Answer these from the passage on the Douglas Steamship Company:
(a) On which route in Formosa did the company gain a monopoly?
(b) By what year had the company stopped all business operations at Taiwan?
(c) Who acquired a controlling stake in the company in 1932?

Excerpt to read:
::::

By the early 1900s, the Douglas Steamship Company had become one of the largest shipping companies in Asia. In Hong Kong, the company moved its headquarters from the Praya, or Connaught Road following the Praya Reclamation Scheme, to Douglas Street, Central. In Formosa, the company had managed to gain a monopoly on the popular Tamsui-Amoy route. Indeed, the company's success was apparently seen as a threat to the island's Japanese government and in March of 1899, Governor Kodama Gentarō issued secret orders subsidising Japanese companies to compete with Douglas Steamship Company. The resulting price war forced the Douglas Steamship Company to cease all business operations at Taiwan by 1904.

After the loss of the Formosa trade, the company retained its operations in the China and river trade, however it met with financial difficulties by the late 1920s. In 1932, Stewart Taylor Williamson acquired a controlling stake in the Douglas Steamship Company. With the outbreak of WWII, the company had most of its ships seized by the Ministry of War Transport and with the capture of Hong Kong by the Imperial Japanese Army in December 1941, most of the staff of the DSCo were interred in prison camps in Hong Kong, including Stewart Taylor Williamson. After the war, the company resumed its operations with the two remaining ships that survived the war.

::::

Data listing:
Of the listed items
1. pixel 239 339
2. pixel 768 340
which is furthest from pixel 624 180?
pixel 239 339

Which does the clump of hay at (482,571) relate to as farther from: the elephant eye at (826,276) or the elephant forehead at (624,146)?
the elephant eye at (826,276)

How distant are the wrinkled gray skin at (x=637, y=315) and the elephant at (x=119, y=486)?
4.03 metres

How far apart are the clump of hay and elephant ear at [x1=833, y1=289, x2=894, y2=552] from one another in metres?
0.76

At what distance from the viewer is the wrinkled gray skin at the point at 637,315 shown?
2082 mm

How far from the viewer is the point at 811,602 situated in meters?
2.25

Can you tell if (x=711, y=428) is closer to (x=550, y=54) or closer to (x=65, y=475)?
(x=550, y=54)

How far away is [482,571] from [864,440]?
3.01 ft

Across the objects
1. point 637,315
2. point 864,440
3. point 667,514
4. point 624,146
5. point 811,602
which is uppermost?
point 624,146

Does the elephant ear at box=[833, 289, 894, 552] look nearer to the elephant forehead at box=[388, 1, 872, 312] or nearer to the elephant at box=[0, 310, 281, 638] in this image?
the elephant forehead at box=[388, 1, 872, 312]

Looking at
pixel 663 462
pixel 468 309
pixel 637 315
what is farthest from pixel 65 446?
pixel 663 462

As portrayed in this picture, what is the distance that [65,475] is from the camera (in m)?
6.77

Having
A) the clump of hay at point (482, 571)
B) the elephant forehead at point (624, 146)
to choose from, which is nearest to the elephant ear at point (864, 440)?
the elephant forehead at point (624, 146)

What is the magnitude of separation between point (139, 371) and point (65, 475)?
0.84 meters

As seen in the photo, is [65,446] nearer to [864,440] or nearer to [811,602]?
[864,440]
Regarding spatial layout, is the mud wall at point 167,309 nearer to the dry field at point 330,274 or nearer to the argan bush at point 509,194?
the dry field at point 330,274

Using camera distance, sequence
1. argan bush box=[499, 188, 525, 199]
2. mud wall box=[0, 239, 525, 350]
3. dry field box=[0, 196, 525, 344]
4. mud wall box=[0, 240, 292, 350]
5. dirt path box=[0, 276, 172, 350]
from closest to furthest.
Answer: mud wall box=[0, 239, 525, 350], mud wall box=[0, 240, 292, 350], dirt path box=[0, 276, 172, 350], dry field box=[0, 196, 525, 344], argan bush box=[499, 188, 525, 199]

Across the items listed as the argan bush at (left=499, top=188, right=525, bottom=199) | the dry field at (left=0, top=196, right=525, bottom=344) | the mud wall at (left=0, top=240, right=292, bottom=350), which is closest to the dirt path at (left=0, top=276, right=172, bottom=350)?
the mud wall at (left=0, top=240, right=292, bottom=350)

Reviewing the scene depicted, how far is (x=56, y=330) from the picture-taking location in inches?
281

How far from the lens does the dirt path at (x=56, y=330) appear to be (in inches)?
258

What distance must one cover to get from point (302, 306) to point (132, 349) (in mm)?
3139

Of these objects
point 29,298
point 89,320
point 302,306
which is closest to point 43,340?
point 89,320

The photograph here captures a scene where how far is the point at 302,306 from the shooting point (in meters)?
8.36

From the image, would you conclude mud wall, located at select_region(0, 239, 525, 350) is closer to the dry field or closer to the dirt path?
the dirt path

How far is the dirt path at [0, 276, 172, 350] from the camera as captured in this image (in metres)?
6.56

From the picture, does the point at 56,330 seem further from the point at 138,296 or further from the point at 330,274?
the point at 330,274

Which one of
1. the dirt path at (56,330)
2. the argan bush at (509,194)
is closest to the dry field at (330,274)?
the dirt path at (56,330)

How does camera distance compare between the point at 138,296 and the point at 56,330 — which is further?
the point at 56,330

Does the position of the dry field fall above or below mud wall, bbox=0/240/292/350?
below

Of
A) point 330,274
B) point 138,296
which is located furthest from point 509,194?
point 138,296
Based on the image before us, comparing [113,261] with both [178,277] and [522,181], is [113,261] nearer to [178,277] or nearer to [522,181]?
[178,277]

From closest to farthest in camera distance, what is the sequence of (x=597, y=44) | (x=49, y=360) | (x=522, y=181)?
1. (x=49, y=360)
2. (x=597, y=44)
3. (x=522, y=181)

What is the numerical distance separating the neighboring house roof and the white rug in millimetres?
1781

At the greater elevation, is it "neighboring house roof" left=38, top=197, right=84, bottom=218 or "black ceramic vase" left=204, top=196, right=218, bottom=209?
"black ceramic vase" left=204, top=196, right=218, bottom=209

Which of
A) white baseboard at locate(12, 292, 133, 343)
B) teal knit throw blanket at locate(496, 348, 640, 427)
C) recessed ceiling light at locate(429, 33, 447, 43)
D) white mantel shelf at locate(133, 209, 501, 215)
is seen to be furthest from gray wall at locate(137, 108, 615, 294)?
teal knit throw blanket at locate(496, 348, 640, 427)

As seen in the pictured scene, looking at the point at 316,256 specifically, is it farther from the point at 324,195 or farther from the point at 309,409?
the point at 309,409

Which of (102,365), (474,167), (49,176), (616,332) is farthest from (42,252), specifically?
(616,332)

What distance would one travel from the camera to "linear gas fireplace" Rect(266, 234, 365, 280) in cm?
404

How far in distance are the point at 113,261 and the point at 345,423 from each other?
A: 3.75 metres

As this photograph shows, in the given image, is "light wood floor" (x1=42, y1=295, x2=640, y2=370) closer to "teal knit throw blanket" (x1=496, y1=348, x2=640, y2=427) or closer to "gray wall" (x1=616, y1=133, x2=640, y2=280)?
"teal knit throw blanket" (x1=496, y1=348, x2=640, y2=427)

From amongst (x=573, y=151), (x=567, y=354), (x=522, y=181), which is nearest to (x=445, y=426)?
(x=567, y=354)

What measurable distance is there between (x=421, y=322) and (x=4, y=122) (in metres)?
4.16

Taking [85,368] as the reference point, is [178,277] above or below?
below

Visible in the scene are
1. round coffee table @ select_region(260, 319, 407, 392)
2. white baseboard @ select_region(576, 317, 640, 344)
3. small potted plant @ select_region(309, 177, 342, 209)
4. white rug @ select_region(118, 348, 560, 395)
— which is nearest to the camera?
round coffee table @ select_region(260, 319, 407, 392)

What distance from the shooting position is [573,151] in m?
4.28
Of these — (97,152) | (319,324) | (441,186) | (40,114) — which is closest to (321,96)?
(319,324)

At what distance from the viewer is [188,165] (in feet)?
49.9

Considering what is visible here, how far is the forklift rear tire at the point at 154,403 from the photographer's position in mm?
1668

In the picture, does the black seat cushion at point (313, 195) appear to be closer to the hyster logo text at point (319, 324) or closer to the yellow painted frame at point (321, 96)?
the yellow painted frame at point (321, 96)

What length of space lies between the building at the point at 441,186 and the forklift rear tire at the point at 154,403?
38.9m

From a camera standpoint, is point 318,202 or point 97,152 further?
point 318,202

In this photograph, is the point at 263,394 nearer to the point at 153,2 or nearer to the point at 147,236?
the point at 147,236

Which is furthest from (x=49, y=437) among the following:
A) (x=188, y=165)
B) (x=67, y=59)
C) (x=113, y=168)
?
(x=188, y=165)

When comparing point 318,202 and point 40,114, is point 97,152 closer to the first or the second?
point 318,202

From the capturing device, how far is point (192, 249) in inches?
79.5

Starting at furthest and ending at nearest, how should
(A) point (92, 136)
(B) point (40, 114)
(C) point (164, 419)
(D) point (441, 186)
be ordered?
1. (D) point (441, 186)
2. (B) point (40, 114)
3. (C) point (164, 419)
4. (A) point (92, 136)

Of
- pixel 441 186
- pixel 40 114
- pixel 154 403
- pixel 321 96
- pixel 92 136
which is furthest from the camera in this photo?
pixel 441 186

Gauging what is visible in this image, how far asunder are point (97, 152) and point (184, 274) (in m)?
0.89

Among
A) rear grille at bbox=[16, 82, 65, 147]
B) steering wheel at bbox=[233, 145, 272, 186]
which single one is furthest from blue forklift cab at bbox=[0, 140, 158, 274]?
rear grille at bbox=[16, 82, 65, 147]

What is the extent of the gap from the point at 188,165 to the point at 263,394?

::::

Output of the task:
(a) The Tamsui-Amoy route
(b) 1904
(c) Stewart Taylor Williamson